▶ _Task data_
+===+

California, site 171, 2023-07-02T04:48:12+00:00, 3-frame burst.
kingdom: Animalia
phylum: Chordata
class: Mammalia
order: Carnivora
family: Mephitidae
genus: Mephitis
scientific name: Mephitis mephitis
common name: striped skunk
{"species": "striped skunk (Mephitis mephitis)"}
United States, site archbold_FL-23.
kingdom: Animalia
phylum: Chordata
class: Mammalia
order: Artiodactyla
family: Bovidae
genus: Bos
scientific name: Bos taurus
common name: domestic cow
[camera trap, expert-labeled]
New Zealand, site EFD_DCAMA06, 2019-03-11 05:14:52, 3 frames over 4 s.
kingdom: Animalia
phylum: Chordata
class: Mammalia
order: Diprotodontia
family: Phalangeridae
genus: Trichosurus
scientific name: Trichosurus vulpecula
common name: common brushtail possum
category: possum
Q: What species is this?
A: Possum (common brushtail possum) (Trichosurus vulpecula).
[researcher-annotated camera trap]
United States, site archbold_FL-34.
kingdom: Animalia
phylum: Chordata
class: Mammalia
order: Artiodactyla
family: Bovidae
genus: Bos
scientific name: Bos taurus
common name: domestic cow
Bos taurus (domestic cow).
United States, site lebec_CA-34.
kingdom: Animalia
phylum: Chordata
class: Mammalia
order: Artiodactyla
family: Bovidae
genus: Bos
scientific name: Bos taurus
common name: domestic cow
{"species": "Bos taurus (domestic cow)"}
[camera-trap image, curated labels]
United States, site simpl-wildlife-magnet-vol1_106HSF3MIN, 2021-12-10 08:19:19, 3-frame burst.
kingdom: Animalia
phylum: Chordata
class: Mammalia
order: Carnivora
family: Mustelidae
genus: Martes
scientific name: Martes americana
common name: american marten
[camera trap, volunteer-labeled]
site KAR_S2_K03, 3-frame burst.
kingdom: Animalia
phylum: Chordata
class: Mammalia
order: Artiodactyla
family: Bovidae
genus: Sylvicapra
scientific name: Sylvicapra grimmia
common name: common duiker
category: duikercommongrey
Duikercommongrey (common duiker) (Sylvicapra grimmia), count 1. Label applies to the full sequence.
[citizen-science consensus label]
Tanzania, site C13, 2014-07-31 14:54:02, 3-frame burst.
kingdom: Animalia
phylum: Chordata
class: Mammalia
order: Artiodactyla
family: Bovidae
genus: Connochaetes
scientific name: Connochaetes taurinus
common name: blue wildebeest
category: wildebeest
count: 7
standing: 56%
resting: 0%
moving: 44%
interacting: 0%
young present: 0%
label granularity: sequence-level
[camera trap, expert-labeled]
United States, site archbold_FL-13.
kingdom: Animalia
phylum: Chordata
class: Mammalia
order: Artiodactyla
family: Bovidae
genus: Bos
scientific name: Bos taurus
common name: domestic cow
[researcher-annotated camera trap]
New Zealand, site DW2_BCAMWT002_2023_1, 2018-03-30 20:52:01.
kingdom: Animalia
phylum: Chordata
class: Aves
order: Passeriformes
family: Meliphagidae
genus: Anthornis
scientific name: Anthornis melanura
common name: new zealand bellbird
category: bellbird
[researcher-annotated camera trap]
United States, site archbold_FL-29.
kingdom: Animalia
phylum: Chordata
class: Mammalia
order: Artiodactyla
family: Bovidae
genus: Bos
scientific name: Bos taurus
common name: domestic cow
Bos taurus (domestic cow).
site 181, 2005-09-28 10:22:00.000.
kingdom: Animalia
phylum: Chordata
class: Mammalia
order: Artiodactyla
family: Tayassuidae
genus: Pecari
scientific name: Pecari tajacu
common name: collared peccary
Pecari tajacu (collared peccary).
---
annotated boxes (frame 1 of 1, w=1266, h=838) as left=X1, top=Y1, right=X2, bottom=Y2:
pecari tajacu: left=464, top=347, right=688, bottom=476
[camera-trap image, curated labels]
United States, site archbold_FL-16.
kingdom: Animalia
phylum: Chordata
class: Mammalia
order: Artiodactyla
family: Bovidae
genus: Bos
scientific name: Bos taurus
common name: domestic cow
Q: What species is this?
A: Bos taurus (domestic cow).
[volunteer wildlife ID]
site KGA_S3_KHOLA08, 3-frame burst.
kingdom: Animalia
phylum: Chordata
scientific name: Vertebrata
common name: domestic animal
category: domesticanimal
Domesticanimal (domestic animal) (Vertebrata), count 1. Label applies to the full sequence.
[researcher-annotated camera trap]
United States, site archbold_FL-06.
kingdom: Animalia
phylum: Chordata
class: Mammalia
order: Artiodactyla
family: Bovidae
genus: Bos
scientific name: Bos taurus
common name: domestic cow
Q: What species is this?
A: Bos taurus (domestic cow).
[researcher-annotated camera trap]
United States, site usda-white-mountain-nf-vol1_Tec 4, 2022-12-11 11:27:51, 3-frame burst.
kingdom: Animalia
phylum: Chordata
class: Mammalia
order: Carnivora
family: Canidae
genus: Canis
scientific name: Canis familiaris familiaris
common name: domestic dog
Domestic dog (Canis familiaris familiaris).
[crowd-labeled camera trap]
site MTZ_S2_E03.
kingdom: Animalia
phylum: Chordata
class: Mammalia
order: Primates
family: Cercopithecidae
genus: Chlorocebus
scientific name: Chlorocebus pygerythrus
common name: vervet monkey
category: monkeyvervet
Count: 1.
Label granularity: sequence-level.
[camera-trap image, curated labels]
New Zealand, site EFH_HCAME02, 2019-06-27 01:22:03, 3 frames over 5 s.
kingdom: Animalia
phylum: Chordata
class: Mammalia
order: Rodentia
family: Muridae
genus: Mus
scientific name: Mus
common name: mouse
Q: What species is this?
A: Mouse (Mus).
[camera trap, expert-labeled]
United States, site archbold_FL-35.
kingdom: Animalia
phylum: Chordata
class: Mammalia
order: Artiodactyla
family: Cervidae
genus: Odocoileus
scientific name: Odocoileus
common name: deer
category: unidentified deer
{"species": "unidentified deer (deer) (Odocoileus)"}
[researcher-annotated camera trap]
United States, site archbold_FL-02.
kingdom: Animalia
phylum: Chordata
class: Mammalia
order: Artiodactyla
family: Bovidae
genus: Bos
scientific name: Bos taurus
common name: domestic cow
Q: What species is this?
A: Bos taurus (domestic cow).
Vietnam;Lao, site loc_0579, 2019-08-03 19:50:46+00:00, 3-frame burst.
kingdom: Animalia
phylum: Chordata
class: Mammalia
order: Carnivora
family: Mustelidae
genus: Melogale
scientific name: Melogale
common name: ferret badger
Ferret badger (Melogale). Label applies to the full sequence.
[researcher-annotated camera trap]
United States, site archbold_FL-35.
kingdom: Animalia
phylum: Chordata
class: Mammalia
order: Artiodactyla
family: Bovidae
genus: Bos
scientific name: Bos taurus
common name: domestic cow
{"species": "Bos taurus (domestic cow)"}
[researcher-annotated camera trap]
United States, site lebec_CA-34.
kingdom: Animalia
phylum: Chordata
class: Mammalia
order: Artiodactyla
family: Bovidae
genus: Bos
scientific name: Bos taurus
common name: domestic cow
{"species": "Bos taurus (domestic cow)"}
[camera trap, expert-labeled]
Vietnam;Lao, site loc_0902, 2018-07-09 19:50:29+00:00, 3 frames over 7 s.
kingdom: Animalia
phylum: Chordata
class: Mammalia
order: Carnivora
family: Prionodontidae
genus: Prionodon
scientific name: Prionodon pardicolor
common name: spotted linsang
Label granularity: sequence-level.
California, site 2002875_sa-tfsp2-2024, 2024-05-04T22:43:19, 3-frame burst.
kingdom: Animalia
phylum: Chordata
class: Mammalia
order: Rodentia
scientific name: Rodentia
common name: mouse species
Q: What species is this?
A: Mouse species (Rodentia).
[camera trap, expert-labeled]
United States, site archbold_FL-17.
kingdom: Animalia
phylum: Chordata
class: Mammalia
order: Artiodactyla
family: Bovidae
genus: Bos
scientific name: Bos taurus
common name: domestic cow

+===+

▶ _What the task asks_
Begin at the first line of the records above and quote every line verbatim through the one that contains "scientific name: Sylvicapra grimmia".

▶ _Answer to this exercise_
California, site 171, 2023-07-02T04:48:12+00:00, 3-frame burst.
kingdom: Animalia
phylum: Chordata
class: Mammalia
order: Carnivora
family: Mephitidae
genus: Mephitis
scientific name: Mephitis mephitis
common name: striped skunk
{"species": "striped skunk (Mephitis mephitis)"}
United States, site archbold_FL-23.
kingdom: Animalia
phylum: Chordata
class: Mammalia
order: Artiodactyla
family: Bovidae
genus: Bos
scientific name: Bos taurus
common name: domestic cow
[camera trap, expert-labeled]
New Zealand, site EFD_DCAMA06, 2019-03-11 05:14:52, 3 frames over 4 s.
kingdom: Animalia
phylum: Chordata
class: Mammalia
order: Diprotodontia
family: Phalangeridae
genus: Trichosurus
scientific name: Trichosurus vulpecula
common name: common brushtail possum
category: possum
Q: What species is this?
A: Possum (common brushtail possum) (Trichosurus vulpecula).
[researcher-annotated camera trap]
United States, site archbold_FL-34.
kingdom: Animalia
phylum: Chordata
class: Mammalia
order: Artiodactyla
family: Bovidae
genus: Bos
scientific name: Bos taurus
common name: domestic cow
Bos taurus (domestic cow).
United States, site lebec_CA-34.
kingdom: Animalia
phylum: Chordata
class: Mammalia
order: Artiodactyla
family: Bovidae
genus: Bos
scientific name: Bos taurus
common name: domestic cow
{"species": "Bos taurus (domestic cow)"}
[camera-trap image, curated labels]
United States, site simpl-wildlife-magnet-vol1_106HSF3MIN, 2021-12-10 08:19:19, 3-frame burst.
kingdom: Animalia
phylum: Chordata
class: Mammalia
order: Carnivora
family: Mustelidae
genus: Martes
scientific name: Martes americana
common name: american marten
[camera trap, volunteer-labeled]
site KAR_S2_K03, 3-frame burst.
kingdom: Animalia
phylum: Chordata
class: Mammalia
order: Artiodactyla
family: Bovidae
genus: Sylvicapra
scientific name: Sylvicapra grimmia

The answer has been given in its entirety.